Diana Tamir, an assistant professor of psychology at Princeton, conducts research that examines how the mind bridges the world of the self and the external world.

The research is detailed in an article titled "Mental models accurately predict emotion transitions," published last month in the Proceedings of the National Academy of Sciences by Tamir and Mark Thornton, who did the work as Ph.D. student at Harvard and is now a postdoctoral researcher at Princeton. Thornton is also a member of Princeton's Class of 2011.

For a social species like humans, the ability to predict the future emotions of those around us pays off all the time, whether you're trying to comfort a loved one, outmaneuver a rival or close a sale. "This ability to see into others' affective future may be one way by which humans achieve their impressive social abilities," the researchers wrote.

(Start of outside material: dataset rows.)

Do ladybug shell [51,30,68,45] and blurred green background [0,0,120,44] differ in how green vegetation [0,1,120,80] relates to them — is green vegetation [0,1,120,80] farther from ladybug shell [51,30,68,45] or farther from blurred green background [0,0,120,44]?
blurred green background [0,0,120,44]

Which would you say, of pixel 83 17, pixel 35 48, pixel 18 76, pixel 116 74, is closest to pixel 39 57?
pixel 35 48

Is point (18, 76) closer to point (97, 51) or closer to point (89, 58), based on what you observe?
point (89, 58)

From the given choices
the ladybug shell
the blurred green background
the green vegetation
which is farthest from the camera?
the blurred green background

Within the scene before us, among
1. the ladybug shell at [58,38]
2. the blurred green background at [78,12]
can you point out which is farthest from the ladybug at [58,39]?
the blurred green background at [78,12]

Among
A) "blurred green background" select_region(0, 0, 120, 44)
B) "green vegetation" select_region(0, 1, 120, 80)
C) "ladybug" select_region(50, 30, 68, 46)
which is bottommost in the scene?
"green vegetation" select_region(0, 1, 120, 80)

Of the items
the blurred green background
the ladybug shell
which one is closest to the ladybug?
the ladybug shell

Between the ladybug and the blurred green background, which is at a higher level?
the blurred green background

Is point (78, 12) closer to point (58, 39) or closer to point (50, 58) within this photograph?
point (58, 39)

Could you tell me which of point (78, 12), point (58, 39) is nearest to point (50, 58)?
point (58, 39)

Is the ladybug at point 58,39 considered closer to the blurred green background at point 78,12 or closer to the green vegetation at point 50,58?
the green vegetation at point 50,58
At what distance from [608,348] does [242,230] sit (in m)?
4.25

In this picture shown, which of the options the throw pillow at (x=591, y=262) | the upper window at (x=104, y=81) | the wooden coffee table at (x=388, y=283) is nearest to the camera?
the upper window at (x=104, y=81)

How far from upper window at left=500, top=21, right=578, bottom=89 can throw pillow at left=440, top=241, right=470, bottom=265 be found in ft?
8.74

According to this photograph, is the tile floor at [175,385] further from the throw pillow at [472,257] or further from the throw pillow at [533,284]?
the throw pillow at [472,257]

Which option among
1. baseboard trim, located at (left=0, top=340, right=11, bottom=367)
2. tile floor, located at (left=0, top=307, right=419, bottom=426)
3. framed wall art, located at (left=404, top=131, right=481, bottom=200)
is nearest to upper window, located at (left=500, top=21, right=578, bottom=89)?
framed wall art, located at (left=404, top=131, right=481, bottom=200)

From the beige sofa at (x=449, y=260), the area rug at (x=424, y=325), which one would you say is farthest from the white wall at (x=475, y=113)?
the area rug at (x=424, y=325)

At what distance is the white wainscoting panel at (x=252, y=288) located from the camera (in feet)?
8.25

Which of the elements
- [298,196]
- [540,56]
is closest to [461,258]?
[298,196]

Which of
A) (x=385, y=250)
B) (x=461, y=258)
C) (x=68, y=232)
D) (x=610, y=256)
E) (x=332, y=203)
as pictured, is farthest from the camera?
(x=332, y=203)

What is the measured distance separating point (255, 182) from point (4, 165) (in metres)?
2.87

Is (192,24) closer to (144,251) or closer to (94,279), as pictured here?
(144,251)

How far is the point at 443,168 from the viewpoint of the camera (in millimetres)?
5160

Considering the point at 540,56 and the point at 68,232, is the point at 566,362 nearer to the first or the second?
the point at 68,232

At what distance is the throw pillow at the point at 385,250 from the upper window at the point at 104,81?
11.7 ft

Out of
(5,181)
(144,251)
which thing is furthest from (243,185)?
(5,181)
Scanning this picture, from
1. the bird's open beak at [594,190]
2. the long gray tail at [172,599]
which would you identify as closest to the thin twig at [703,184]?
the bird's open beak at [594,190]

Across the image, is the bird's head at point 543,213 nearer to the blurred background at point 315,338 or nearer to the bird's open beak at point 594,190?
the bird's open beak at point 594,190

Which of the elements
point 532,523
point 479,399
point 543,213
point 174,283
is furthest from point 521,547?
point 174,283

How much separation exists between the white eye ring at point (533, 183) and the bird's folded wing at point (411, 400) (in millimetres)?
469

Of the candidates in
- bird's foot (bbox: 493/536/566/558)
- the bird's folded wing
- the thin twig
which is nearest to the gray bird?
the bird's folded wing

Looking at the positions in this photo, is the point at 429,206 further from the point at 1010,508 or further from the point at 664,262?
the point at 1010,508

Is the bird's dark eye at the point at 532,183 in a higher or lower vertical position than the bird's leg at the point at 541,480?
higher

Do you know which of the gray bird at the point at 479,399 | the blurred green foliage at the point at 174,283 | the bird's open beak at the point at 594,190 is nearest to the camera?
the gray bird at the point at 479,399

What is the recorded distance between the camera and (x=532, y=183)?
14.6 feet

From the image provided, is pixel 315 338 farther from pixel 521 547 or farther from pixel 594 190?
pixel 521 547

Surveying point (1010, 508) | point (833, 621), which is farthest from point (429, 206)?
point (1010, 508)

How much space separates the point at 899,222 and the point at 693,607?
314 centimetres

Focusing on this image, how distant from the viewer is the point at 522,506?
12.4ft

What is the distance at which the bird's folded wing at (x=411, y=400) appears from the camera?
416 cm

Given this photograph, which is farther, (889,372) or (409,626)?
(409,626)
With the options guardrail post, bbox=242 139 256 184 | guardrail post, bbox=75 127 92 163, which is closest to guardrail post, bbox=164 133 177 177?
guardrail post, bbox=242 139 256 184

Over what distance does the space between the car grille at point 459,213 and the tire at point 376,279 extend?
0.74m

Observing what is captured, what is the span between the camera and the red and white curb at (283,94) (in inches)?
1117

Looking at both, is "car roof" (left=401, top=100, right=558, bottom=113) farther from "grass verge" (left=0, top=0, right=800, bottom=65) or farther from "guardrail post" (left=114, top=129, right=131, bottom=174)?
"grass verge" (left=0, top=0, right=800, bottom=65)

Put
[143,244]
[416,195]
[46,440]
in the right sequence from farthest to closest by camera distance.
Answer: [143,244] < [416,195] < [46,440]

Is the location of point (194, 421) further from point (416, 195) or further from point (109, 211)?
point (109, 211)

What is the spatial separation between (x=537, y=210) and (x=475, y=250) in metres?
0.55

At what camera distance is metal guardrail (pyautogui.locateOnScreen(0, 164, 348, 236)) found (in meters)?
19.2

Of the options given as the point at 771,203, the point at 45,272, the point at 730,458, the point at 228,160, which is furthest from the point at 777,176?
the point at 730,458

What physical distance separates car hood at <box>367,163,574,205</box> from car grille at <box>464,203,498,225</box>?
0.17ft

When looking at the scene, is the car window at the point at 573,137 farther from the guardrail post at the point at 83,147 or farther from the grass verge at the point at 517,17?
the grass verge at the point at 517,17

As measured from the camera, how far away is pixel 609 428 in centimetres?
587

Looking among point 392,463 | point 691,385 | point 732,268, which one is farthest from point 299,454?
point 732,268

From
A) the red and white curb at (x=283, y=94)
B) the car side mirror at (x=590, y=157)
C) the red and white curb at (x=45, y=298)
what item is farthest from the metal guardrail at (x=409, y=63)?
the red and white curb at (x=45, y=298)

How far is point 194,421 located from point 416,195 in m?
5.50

To determine how likely people are to transition from one emotional state to another, the researchers looked at data from three studies that asked participants to record their current emotional state repeatedly over an extended time period. From that, the researchers estimated the actual rate of transitions between emotional states. Someone who reports feeling gloomy, for example, is much more likely to report next that they are feeling sad than they are to report feeling pleased.

Emoticons packed into a vending machine

Humans can predict others’ emotions up to two transitions into the future with above-chance accuracy, the researchers found.

Then, the researchers asked separate study participants to rate the likelihood that one emotion might transition to another.

"Comparing participants' ratings of transition likelihood to others' experienced transitions, we found that raters have accurate mental models of emotion transitions," the researchers wrote. "These models could allow perceivers to predict others' emotions up to two transitions into the future with above-chance accuracy."

So, for example, the data on people's reported emotional transitions showed it to be fairly likely that a person feeling touchy would next feel distressed. Similarly, the study participants rated "distressed" as an emotion likely to follow "feeling touchy."

The researchers found evidence that the mental model people use to predict emotional transitions is informed by four conceptual dimensions:

  • valence, whether an emotion is positive or negative;
  • social impact, whether an emotion is intense and social or mild and asocial;
  • rationality, whether an emotion is more about cognition or affect; and
  • human mind, whether an emotion is purely mental and human-specific, or bodily and shared with animals.

Transitions are more likely to happen between emotions that share the same valence, for example. So, an emotion whose valence is positive, such as "giddy," is more likely to be followed by another emotion with positive valence, such as "excited," than an emotion with negative valence, such as "upset."

Lisa Feldman Barrett, a University Distinguished Professor in the Department of Psychology at Northeastern University who is familiar with the work but wasn't involved in it, said the research's "focus on temporal dynamics, in particular, is an important innovation in the study of emotion perception."

Tamir said the researchers are working to understand why some people are better than others at predicting emotional transitions and how different abilities translate to different levels of success in the world.